Researchers have developed a molecule that selectively destroys senescent cells, which are frail and damaged cells that age people and promote disease (Science, 2017). The compound makes old mice act and appear more youthful.

“It’s definitely a landmark advance in the field,” said cell and molecular biologist Francis Rodier from the University of Montreal, who wasn’t connected to the study. He said “This is the first time that somebody has shown that you can get rid of senescent cells without having any obvious side effects.”

As people get older, senescent cells build up in their tissues, where researchers think they contribute to illnesses such as heart disease, arthritis, and diabetes. In the past, scientists have genetically modified mice to dispatch their senescent cells, allowing the rodents to live longer and reducing plaque buildup in their arteries. These kind of genetic alterations aren’t practical for humans, but researchers have reported at least seven compounds, known as senolytics, that kill senescent cells. A clinical trial is testing two of the drugs in patients with kidney disease, and other trials are in the works.

However, current senolytic compounds, many of which are cancer drugs, come with downsides. They can kill healthy cells or trigger side effects such as a drop in the number of platelets.

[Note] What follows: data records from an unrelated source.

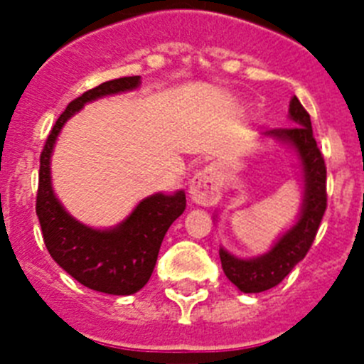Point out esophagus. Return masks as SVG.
<instances>
[{
    "label": "esophagus",
    "mask_w": 364,
    "mask_h": 364,
    "mask_svg": "<svg viewBox=\"0 0 364 364\" xmlns=\"http://www.w3.org/2000/svg\"><path fill=\"white\" fill-rule=\"evenodd\" d=\"M189 198L198 205H213L220 200V175L215 164L202 167L189 182Z\"/></svg>",
    "instance_id": "34e87169"
}]
</instances>
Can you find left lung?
I'll use <instances>...</instances> for the list:
<instances>
[{"label": "left lung", "mask_w": 364, "mask_h": 364, "mask_svg": "<svg viewBox=\"0 0 364 364\" xmlns=\"http://www.w3.org/2000/svg\"><path fill=\"white\" fill-rule=\"evenodd\" d=\"M288 118L294 122L291 127L266 131L264 136L288 146L297 156L302 180V204L297 220L262 255L242 259L226 247L218 250L226 277L244 294H260L277 286L304 259L326 210V166L314 138L310 114L297 96L290 100Z\"/></svg>", "instance_id": "obj_1"}]
</instances>
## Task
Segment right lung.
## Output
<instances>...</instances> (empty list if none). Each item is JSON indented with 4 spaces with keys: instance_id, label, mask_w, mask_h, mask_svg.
<instances>
[{
    "instance_id": "right-lung-1",
    "label": "right lung",
    "mask_w": 364,
    "mask_h": 364,
    "mask_svg": "<svg viewBox=\"0 0 364 364\" xmlns=\"http://www.w3.org/2000/svg\"><path fill=\"white\" fill-rule=\"evenodd\" d=\"M140 83V76H125L102 83L73 100L54 124L40 156L36 215L45 246L54 262L80 284L109 295L136 294L147 284L167 230L184 213L186 193L180 189L149 195L117 226L100 230L74 218L58 200L50 159L63 125L76 112L104 96L134 91Z\"/></svg>"
}]
</instances>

Cell biologist Peter de Keizer, from the Erasmus University Medical Centre in Rotterdam, and colleagues were investigating how senescent cells stay alive when they uncovered a different strategy for attacking them. Senescent cells carry the type of DNA damage that should spur a protective protein, called p53, to put them down. Instead, the researchers found that a different protein, FOXO4, latches onto p53 and prevents it from doing its duty. To counteract this effect, Peter de Keizer and colleagues designed a peptide that carries a shortened version of the segment of FOXO4 that attaches to p53. In a petri dish, this peptide prevented FOXO4 and p53 from hooking up, prompting senescent cells to commit suicide. But it spared healthy cells.

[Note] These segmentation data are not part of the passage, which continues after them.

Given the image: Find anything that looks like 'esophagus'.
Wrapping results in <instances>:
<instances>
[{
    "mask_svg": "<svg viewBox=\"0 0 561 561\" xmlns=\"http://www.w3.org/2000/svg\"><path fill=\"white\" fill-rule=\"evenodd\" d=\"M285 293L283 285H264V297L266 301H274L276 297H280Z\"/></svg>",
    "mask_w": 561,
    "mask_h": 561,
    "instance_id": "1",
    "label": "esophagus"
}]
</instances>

The researchers then injected the molecule into mutant mice that age rapidly. These rodents live about half as long as normal mice, and when they are only a few months old, their fur starts to fall out, their kidneys begin to falter, and they become sluggish. However, as the scientists have reported in Cell, the peptide boosted the density of their fur, reversed the kidney damage, and increased the amount of time they could scurry in a running wheel. When the researchers tested the molecule in normal, elderly mice, they saw a similar picture; in addition to helping their kidneys and fur, the molecule also increased their willingness to explore their surroundings.

“The paper adds a potentially new way to target senescent cells,” said diabetes researcher James Kirkland of the Mayo Clinic in Rochester, Minnesota. He cautioned, however, that peptides like the one Peter de Keizer and colleagues developed have their own limitations. The digestive system destroys them, so they can only be delivered through inhalation or an injection.

Although the molecule did not reduce the number of platelets in either mouse group, killing off large numbers of senescent cells could still trigger a potentially fatal complication sometimes suffered by cancer patients. Furthermore, senescent cells foster wound healing, and destroying the cells could impair this ability. That’s why Peter de Keizer said he and his colleagues plan to move cautiously with their molecule. He said “I don’t think you should start treating frail people in their 90s.” Instead, he said they want to determine whether the molecule kills cancer cells, which share some similarities with senescent cells, starting with the brain tumour glioblastoma. If the compound continues to prove safe, they can think about testing the peptide against age-related diseases or even ageing itself.